Testo da leggere:
---
Negli articoli dei giornali, nelle
riviste specializzate, nelle lettere di protesta, insomma in tutti i
documenti che leggo contro la proposta del Ministro dell'Istruzione di
aumentare da diciotto a ventiquattro le ore di insegnamento nella
secondaria di primo e secondo grado, non trovo altro che monotoni
elenchi che documentano le tante ore di lavoro che impegnano i docenti ben oltre le diciotto di
lezione. Ancora una volta si ragiona soltanto di numeri e si
sbandierano statistiche e confronti tra la scuola italiana e quelle
degli altri paesi dell'Europa. Non ho trovato, almeno finora, un
racconto significativo dell'indefinibilità del tempo e della fatica del meraviglioso impegnativo lavoro dell'insegnante.
Stamattina, dopo aver parcheggiato la mia sgangherata ultra ventennale Ford Fiesta a ridosso del muro di cinta del piazzale del liceo in cui insegno, sono smontata tutta allegra dell'aria frizzante che mi ha avvolta. Il cielo intensamente celeste sfilacciato di bianco mi augurava buon lavoro. Mentre mi voltavo a chiudere lo sportello, sparse ai miei piedi, ho visto tante noci cascate dall'albero che, dal campo confinante, sopravanza il recinto e coi rami sporge nel parcheggio della scuola. Le noci di fra Galdino! Sorridendo ho pensato ai ragazzi di seconda. Poi mi sono chinata a raccoglierne. Ne ho cercata qualcuna con il mallo, parola che gli alunni ignorano. Ma il mallo, ormai infradiciato mi si è spappolato fra le mani. - Mallo - guscio - gheriglio. Il noce, la noce. In latino “Nux" -.
Tutto questo era accaduto perché qualcuno non ricordava la stagione in cui inizia la storia di Renzo e Lucia e ignorava il tempo in cui si bacchiano le noci. Eppure dalle finestre dell'aula gli occhi si perdono su una distesa di noci e noccioli!
Dove siamo coi nostri corpi, che fine
hanno fatto i nostri sensi?
Allora mi è risuonato in testa il
burocratese della scuola:
- Si rileva la povertà lessicale!
Bisogna potenziare il vocabolario dei discenti, facendo acquisire
loro il lessico specifico per arricchire le possibilità espressive.
Blablabla -. Porcheria!
Mi si è parata poi dinnanzi la faccia
composta, bonariamente accattivante, di Profumo che dallo schermo
televisivo, nel corso della rubrica Leonardo di qualche giorno fa, mi
prediceva la sua scuola del futuro. Una “scuola dei pari”, mi
sembra che l'abbia definita. Mi verrebbe da sghignazzare -“una
scuola dei paria!”-. Era tutto felice il ministro in quel suo
rincuorarci, invitandoci ad immaginare una scuola senza i banchi
ricoperti di formica verde.
---
Righe di dati:
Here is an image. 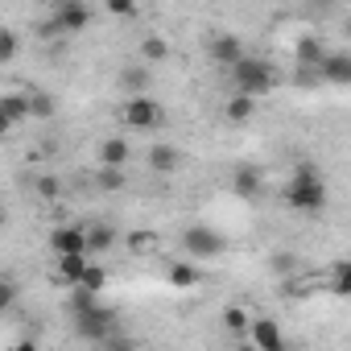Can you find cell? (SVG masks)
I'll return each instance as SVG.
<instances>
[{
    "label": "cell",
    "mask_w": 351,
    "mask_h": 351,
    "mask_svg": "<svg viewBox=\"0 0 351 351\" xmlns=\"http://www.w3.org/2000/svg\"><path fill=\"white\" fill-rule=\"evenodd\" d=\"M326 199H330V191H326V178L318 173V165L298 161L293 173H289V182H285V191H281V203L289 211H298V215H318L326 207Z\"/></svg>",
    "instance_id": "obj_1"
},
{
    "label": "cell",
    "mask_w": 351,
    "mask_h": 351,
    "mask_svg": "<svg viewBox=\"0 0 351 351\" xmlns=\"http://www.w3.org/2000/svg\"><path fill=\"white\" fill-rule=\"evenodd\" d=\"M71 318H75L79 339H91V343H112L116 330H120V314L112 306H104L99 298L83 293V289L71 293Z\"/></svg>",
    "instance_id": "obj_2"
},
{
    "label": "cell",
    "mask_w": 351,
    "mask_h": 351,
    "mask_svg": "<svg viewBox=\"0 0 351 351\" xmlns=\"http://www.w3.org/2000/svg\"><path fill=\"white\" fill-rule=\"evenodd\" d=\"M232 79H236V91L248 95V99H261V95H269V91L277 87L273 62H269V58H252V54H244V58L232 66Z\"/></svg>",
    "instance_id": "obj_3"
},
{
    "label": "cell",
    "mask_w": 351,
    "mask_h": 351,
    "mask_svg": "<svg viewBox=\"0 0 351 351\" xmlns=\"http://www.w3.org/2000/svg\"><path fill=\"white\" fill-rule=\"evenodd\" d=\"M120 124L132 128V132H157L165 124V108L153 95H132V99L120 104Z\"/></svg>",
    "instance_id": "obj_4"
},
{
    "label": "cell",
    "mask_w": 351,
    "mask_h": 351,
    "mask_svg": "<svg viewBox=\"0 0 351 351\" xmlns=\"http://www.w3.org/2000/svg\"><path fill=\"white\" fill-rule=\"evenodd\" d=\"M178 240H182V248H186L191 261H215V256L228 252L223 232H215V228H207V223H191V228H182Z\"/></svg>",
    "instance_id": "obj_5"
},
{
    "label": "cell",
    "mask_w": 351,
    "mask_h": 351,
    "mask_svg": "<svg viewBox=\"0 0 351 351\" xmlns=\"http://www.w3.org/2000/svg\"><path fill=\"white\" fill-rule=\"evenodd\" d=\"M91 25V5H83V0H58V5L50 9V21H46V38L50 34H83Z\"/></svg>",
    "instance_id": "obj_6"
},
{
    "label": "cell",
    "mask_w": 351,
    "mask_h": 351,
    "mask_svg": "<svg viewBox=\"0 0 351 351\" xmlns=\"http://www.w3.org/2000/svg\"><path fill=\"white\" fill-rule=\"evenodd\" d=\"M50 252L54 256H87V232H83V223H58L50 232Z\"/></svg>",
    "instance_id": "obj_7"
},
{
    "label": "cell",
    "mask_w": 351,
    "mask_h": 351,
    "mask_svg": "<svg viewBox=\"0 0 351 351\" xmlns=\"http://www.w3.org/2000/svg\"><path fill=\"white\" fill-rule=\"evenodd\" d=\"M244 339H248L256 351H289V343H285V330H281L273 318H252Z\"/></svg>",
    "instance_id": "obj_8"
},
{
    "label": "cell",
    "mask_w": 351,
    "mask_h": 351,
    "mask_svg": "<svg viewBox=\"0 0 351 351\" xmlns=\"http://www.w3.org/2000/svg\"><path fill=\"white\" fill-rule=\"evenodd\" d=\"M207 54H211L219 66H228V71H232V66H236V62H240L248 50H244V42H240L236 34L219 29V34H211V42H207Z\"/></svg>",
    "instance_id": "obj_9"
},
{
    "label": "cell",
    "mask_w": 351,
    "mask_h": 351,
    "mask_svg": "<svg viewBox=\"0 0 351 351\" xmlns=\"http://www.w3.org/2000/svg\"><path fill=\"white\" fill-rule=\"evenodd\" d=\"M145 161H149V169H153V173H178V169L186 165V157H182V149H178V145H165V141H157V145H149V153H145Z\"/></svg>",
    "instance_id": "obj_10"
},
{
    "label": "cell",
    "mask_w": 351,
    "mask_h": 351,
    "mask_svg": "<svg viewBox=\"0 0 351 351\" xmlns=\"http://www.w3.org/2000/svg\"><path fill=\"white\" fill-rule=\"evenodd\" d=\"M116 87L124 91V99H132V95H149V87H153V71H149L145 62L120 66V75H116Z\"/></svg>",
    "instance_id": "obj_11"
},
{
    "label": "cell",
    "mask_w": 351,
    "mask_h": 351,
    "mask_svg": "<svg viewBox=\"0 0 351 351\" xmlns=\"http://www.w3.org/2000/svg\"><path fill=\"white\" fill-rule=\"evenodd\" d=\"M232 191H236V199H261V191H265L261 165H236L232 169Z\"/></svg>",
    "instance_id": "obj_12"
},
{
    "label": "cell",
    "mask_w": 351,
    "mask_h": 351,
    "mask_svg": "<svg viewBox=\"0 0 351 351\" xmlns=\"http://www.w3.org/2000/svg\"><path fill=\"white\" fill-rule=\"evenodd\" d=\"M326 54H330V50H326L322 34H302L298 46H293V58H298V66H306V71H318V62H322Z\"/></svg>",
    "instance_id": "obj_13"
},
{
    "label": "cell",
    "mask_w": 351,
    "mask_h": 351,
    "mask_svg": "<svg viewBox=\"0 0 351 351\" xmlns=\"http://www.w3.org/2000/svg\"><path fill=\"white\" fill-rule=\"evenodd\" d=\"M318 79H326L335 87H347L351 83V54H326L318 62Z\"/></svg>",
---
Obiettivo del compito: Secondo il testo, da quante a quante ore il Ministro dell'Istruzione propone di aumentare l'insegnamento nella secondaria? Rispondi in una frase, per favore. Questo materiale non ha alcun legame con il testo.

Risposta: Il Ministro propone di aumentare le ore di insegnamento da diciotto a ventiquattro.